The United Nations, with a General Assembly to articulate unimportant countries' wishes, and a Security Council, with a Washington veto, to guarantee nothing was done without its approval, was established. The General Agreement on Tariffs and Trade (later the World Trade Organization) was set up to achieve by design, thanks to the loans that the new Washington-based Interanational Monetary Fund could provide to promote free trade, tariff reductions like the British had established a century before. And given America's overwhelming economic strength, its dollar, not gold, became the international standard of value. Finally, America's military organization around the world, thanks to bilateral and multilateral treaties inspired to contain communism, would give it a thrust almost wherever it wanted without anyone else being able to do much about it.
Within this institutional framework, America wasted little of its resources in establishing a hegemony like the world had never seen. Economically, Washington, bolstered by the Marshall Plan, was able to make its financial resources work most efficiently in establishing new markets in the developed world, and sources of raw materials in the underdeveloped one without the wasteful competition that Britain's efforts had suffered from. Soon even defeated Germany and Japan became the leading purchasers of American exports. As America's trade surplus steadily rose, it was able to decrease its foreign aid as a percentage of GDP to the lowest in the world. And foreigners increasingly immigrated to the States to keep down the costs of products produced - Wal-Mart becoming the model of how to succeed.

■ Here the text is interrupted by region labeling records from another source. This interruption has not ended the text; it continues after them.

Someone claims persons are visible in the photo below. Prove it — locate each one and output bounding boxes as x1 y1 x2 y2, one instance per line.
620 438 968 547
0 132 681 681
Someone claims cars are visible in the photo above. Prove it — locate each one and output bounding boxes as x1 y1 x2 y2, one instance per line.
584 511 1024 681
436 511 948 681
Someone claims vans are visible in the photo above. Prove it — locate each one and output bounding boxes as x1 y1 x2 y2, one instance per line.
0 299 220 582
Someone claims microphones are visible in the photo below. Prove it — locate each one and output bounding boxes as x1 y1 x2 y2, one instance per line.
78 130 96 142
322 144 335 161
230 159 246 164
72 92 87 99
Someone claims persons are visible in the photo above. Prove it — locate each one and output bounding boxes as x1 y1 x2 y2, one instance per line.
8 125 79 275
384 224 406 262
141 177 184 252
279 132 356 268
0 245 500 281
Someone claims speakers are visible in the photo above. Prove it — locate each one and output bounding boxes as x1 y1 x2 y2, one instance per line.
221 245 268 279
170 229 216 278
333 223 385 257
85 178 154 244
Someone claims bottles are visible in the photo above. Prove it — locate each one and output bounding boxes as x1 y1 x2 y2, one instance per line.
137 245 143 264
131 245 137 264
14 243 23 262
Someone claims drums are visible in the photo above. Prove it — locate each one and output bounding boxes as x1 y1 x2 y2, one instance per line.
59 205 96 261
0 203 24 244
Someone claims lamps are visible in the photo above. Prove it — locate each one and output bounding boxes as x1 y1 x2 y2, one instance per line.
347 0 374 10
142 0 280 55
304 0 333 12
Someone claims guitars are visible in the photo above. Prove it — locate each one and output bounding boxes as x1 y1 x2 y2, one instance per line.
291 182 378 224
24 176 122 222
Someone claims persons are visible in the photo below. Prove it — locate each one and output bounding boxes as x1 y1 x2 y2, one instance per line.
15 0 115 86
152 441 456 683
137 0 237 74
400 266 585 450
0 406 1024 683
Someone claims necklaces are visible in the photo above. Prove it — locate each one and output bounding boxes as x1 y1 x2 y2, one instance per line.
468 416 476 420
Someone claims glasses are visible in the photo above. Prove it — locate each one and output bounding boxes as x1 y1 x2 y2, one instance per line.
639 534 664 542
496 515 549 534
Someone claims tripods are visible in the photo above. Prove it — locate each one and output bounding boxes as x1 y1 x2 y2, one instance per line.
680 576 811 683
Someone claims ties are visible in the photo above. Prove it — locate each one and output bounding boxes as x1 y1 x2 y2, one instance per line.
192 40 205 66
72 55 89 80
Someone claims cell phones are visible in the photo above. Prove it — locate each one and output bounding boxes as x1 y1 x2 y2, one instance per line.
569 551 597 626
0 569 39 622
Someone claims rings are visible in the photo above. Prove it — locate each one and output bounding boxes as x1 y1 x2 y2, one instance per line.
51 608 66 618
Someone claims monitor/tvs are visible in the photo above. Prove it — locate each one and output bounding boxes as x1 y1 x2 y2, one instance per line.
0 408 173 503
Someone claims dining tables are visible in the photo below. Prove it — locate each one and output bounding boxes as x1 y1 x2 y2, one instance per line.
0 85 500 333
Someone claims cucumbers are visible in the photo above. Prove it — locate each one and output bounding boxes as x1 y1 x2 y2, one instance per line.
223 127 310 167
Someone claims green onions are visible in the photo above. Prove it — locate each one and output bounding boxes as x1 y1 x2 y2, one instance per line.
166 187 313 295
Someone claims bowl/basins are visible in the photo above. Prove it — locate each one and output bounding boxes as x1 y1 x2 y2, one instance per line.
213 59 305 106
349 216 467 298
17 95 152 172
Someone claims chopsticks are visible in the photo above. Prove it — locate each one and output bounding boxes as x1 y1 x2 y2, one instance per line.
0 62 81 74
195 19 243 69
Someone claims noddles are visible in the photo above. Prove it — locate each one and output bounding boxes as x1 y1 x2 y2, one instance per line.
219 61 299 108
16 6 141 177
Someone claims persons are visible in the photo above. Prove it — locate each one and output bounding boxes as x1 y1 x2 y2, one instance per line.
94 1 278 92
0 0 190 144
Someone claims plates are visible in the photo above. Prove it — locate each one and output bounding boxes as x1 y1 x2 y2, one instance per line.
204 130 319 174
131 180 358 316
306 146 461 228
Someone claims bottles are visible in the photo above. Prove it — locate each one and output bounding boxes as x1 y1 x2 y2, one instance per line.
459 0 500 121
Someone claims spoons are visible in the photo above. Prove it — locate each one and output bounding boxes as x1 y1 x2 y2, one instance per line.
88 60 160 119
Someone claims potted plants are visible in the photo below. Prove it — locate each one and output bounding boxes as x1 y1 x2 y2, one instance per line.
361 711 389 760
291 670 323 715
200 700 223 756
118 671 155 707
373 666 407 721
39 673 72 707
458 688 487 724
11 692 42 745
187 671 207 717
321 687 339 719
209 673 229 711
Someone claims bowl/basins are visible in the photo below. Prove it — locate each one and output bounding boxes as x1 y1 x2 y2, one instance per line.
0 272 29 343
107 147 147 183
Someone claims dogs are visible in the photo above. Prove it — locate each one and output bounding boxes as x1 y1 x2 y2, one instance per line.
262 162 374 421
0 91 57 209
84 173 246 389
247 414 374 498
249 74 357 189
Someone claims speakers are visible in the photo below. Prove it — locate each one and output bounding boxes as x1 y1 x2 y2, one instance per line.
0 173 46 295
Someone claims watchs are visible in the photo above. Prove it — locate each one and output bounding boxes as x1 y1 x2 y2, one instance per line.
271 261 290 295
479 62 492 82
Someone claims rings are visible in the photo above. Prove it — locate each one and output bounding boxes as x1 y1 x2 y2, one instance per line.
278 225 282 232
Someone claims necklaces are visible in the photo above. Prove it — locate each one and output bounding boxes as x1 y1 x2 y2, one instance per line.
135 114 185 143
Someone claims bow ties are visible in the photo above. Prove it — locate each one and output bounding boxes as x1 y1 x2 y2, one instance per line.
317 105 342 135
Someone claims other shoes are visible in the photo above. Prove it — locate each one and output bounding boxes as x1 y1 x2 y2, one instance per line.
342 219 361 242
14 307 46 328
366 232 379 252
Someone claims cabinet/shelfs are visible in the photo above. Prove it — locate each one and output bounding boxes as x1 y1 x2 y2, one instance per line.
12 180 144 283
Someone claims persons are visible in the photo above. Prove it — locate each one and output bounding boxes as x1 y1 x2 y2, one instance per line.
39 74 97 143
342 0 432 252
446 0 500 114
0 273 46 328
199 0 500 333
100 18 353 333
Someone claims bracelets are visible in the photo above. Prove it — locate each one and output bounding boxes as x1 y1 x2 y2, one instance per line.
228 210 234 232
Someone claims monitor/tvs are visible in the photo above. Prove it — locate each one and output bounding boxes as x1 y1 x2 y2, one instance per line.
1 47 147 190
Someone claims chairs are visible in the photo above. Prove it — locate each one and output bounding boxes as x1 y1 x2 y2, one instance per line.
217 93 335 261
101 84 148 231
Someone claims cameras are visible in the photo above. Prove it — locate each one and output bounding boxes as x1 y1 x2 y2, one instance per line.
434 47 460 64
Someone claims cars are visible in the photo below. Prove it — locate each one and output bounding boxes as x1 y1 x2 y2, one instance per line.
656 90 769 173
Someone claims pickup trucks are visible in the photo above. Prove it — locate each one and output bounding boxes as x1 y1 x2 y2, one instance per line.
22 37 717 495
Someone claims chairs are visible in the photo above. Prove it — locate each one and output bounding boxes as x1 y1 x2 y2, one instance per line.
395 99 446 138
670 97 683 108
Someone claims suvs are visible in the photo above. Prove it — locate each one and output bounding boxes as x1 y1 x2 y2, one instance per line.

When America could not induce allies, potential friends, and apparent enemies to follow its leads, it resorted to a variety of covert operations to achieve its goals by stealth, surprise, and snooping, thanks to the aggressive egos of its leadership. Washington's assassinations, coups, interventions,
perversion of elections, corruption of intelligent political dialogue, encourging terrorism and the use of prohibited weapons are legion, as William Blunt has duly recorded in Rogue State, and there must be more that still remains unknown to the public. While the CIA and other intelligence agencies were carrying out their black operations, the National Security Agency was increasingly developing the capacity to identify almost every possible threat.
When the Soviet Union went into its death throes, and scholars like Paul Kennedy started recognizing the increasingly imperial character of America, too many of them were still inclined to play down its significance and permanence. When Washington became a borrower of other people's money in the 1980s to pay for its expansion, many saw it as the beginning of the end of the American colossus, Kennedy seeing it go the same way as other over-stretched empires. They overlook, though, its global character - what guarantees that the dollar, capital flows, labor movement, oil production, and the like maintains some kind of stability. While others may complain about Washington's unilateralism when it bombs some recalcitrant country, or ousts some tryant, other countries, as we are seeing in Iraq, are obliged to join in, no matter how long it takes, and how obnoxious the work. Washington has taken all the philanthropy out of its imperialism.
In sum, the American empire is not going away any time soon.